His autobiography, however, seems to belie this depiction of Nabokov as a rigid conservative. Nabokov spoke about "great upheavals... taking place in the development of systematics." The year that Nabokov started working in the Museum was also the year that Ernst Mayr, by then also an emigre to the United States, published his Systematics and the Origin of Species, the book which established the biological species concept, that species (at least for sexual macroorganisms like birds and insects) are defined by their potential for breeding to produce viable offspring. The new emerging school of taxonomy represented by Mayr were strong champions of geographic variation. Species were not immutable, platonic ideals. The variation represented by geographic "races" or subspecies was just as important as the original "type" of a species. Conceptually, this so-called Neo-Darwinian revolution was when darwinism finally became orthodoxy in taxonomy, the field that had inspired it, nearly a century after the publication of the Origin of Species.

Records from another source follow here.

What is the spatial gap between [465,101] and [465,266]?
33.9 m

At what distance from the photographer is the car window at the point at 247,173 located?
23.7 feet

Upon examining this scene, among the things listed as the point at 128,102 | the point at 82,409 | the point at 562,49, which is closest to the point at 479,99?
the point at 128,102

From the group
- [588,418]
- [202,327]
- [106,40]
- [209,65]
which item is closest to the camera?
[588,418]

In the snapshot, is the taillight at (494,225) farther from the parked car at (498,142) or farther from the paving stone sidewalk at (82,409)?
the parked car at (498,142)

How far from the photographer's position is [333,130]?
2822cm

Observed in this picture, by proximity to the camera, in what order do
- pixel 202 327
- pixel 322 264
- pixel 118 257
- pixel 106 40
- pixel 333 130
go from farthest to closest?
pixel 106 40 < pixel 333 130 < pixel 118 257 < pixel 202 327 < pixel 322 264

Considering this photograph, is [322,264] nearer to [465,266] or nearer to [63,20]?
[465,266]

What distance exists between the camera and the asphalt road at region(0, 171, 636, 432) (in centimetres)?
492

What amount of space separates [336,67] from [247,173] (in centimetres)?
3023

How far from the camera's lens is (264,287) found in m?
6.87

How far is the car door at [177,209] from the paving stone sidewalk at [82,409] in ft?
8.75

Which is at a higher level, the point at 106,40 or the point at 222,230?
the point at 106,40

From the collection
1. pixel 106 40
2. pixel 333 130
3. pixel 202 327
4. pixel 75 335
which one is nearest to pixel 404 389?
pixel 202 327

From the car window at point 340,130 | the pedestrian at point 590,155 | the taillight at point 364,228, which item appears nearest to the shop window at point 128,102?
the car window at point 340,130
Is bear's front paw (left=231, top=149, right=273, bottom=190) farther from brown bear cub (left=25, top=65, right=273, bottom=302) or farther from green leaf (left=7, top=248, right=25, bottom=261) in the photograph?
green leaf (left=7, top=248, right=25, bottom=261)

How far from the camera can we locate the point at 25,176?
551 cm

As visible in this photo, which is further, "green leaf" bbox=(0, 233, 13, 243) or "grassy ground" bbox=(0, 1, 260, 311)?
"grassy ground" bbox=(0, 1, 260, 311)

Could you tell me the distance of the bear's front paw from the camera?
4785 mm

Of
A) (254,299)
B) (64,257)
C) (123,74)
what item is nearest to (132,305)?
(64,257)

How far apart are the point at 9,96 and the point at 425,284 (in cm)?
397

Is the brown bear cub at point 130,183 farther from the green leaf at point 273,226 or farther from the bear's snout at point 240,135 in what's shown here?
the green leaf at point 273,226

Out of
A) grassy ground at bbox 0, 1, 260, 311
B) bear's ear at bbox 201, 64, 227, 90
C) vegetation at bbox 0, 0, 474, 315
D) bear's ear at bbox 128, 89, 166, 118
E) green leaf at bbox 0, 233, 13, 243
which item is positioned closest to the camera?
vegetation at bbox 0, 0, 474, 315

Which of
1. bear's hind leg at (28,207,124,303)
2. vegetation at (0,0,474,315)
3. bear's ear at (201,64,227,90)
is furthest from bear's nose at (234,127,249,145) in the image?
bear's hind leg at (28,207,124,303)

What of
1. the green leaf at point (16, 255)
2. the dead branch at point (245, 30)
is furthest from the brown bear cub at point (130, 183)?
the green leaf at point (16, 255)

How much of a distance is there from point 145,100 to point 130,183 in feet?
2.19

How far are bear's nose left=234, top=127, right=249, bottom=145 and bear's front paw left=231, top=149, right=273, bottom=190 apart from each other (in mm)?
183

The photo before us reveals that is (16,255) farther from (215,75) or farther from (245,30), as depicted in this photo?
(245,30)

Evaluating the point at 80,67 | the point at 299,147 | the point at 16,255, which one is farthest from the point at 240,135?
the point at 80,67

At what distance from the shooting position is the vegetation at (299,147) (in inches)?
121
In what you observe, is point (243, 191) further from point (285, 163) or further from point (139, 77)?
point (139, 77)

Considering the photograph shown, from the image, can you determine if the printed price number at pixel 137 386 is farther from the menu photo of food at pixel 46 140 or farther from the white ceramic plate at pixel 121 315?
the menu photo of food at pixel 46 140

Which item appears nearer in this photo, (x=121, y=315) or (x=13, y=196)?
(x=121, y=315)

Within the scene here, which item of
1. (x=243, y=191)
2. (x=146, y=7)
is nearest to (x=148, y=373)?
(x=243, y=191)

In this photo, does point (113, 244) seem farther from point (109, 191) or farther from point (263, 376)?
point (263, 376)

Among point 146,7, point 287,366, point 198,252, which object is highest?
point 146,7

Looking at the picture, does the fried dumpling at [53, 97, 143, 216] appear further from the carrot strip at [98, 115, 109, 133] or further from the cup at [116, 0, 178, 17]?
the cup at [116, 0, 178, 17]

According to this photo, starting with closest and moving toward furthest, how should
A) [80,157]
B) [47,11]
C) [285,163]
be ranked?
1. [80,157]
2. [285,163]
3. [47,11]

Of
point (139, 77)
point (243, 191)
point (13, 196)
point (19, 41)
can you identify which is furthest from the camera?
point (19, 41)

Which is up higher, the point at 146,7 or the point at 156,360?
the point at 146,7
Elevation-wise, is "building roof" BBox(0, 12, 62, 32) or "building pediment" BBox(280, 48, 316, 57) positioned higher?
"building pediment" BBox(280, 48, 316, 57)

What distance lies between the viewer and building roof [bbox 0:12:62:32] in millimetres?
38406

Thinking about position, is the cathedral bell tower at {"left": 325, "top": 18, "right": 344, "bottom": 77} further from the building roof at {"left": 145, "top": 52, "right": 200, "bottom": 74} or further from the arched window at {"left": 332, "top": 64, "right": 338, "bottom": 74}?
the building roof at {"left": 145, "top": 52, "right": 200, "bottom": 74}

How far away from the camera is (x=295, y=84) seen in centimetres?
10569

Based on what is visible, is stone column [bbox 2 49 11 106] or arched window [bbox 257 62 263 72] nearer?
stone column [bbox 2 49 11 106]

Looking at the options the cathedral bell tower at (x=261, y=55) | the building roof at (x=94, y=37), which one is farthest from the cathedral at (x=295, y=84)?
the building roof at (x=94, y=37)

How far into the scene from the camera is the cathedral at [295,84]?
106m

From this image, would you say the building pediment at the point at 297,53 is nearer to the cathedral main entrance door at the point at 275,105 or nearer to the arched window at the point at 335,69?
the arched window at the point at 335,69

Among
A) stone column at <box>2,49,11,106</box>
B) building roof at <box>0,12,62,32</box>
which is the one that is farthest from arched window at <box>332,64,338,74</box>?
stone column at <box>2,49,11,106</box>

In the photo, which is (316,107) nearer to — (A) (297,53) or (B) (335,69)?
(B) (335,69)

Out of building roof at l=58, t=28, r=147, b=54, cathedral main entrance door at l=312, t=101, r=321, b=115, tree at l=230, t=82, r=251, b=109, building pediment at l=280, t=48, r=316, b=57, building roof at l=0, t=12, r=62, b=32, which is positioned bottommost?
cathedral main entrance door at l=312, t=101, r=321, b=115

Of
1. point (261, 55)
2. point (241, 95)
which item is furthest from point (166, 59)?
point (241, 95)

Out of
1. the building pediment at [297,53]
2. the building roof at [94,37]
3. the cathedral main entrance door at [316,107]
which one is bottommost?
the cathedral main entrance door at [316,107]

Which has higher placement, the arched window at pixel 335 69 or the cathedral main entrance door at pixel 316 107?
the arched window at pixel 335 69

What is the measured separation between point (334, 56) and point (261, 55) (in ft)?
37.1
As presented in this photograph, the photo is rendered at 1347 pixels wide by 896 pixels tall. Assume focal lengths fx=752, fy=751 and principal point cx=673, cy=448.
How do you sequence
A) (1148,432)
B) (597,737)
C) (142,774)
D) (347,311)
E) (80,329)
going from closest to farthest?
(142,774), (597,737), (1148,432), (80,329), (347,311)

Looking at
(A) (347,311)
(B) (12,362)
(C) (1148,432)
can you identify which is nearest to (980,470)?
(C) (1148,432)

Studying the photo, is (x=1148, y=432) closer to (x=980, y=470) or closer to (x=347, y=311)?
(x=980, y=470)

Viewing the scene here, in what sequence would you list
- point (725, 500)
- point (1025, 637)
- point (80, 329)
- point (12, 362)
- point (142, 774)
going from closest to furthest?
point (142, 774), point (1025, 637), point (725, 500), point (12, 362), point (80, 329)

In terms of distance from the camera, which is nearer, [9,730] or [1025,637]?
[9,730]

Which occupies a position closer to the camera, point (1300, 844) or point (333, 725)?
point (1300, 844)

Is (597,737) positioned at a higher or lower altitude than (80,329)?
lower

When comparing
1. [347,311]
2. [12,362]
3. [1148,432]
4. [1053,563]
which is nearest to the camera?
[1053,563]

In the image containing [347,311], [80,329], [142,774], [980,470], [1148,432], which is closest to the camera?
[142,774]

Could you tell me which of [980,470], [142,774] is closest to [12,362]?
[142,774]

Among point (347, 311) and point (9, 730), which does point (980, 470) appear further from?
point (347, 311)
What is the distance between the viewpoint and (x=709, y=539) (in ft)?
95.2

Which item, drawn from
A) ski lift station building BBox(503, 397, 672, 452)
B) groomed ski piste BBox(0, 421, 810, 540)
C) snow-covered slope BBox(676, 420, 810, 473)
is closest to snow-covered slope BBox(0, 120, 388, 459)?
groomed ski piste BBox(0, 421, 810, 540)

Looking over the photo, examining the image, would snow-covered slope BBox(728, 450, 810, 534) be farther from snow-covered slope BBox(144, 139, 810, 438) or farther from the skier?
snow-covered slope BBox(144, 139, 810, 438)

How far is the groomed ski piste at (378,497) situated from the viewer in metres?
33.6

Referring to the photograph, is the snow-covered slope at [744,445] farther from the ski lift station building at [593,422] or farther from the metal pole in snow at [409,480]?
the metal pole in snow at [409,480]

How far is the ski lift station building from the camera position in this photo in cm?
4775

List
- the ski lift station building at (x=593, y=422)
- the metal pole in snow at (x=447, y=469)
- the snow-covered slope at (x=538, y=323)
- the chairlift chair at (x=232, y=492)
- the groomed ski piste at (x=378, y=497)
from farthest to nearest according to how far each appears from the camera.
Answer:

Nabokov was aware of this theoretical revolution - how could he have ignored it? This was a tremendous change from the lepidoptery of his youth, which could well be said to be truly "butterfly collecting". As he observed:
"Since the middle of the [19th] century, Continental lepidopterology had been, on the whole, a simple and stable affair, smoothly run by the Germans. Its high priest, Dr. Staudinger, was also the head of the largest firm of insect dealers. Even now, half a century after his death, German lepidopterists have not quite managed to shake off the hypnotic spell occasioned by his authority. He was still alive when his school began to lose ground as a scientific force in the world. While he and his followers stuck to specific and generic names sanctioned by long usage and were content to classify butterflies by characters visible to the naked eye, English-speaking authors were introducing nomenclaturial changes as a result of a strict application of the law of priority and taxonomic changes based on the microscopic study of organs. The Germans did their best to ignore the new trends and continued to cherish the philately-like side of entomology. Their solicitude for the "average collector who should not be made to dissect" is comparable to the way nervous publishers of popular novels pamper the "average reader"--who should not be made to think.
"There was another more general change, which coincided with my ardent adolescent interest in butterflies and moths. The Victorian and Staudingerian kind of species, hermetic and homogeneous, with sundry (alpine, polar, insular, etc.) "varieties" affixed to it from the outside, as it were, like incidental appendages, was replaced by a new multiform and fluid kind of species, organically consisting of geographical races or subspecies. The evolutionary aspects of the case were thus brought out more clearly, by means of more flexible methods of classification, and further links between butterflies and the central problems of nature were provided by biological investigations."
(Speak, Memory: An Autobiography Revisited, pp.122-123)So it wasn't that Nabokov was a conservative who didn't like change. He had already spanned the era between "hobbyist" and scientific entomology. He was already witness to a revolution (in science, and also in his homeland of Russia). There's a quip I've heard attributed to the physicist Max Planck, that science doesn't progress because people come to accept new theories on the strength of their evidence; it progresses because old scientists who believe the old theories die out. It's certainly an exaggeration, but we are equally certainly products of our education. Every generation in science has its own revolution of understanding, and maybe it's unfair to expect someone to accommodate a second one, just as he or she was getting comfortable with the first!